Tu es douce, et tu es drôle. Tu l’étais déjà dès tes premiers jours, tu l’es chaque jour un peu plus. Tu es aussi incroyablement observatrice, tu remarques chaque petit détail changé dans la décoration de l’appartement, chaque nouvelle boucle d’oreille que je porte…

Ma petite dinde à moi, née le jour de Thanksgiving. Je n’en finis pas de te dévorer de bisous. Tu as fait de moi une maman, tu m’apprends mon nouveau rôle chaque jour. Je me régale à le découvrir, et à t’apprendre par coeur, voir ton caractère se définir doucement, tes goûts s’affirmer tranquillement. J’ai hâte de tout vivre avec toi, de voir tes deux billes bleues s’émerveiller de l’univers entier. Je souhaite de tout coeur que tu sois une enfant aux yeux plein d’étoiles, une enfant curieuse de tout, une enfant qui rit à gorge déployée, une enfant jamais blasée, une enfant qui croque la vie à pleines dents.
Tu n’en as que cinq pour l’instant, mais tu es déjà sur la bonne voie.

* **Données fournies**:
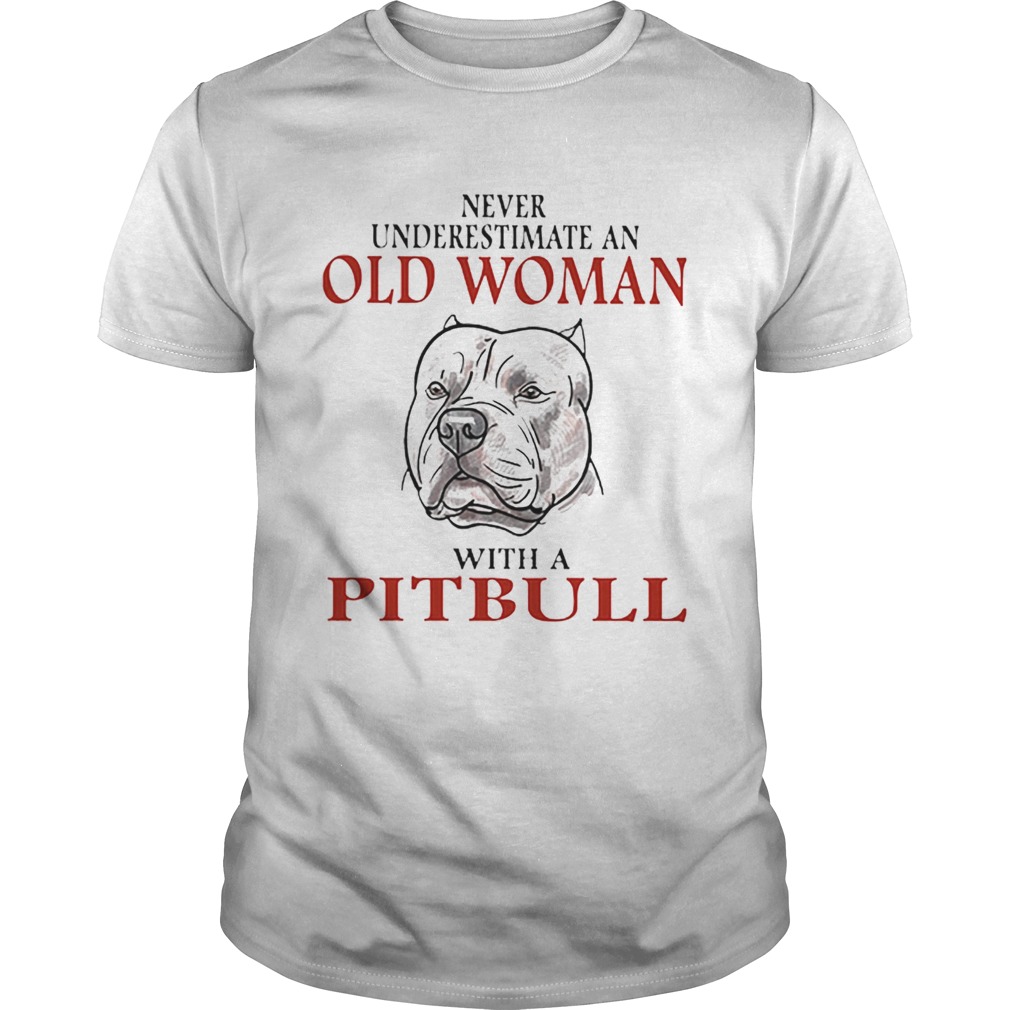 Never underestimate an old woman with a Pitbull shirt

* **Consigne de travail**: D'après le texte présenté, quel jour l'enfant est-elle née ?

* **Corrigé**: Elle est née le jour de Thanksgiving.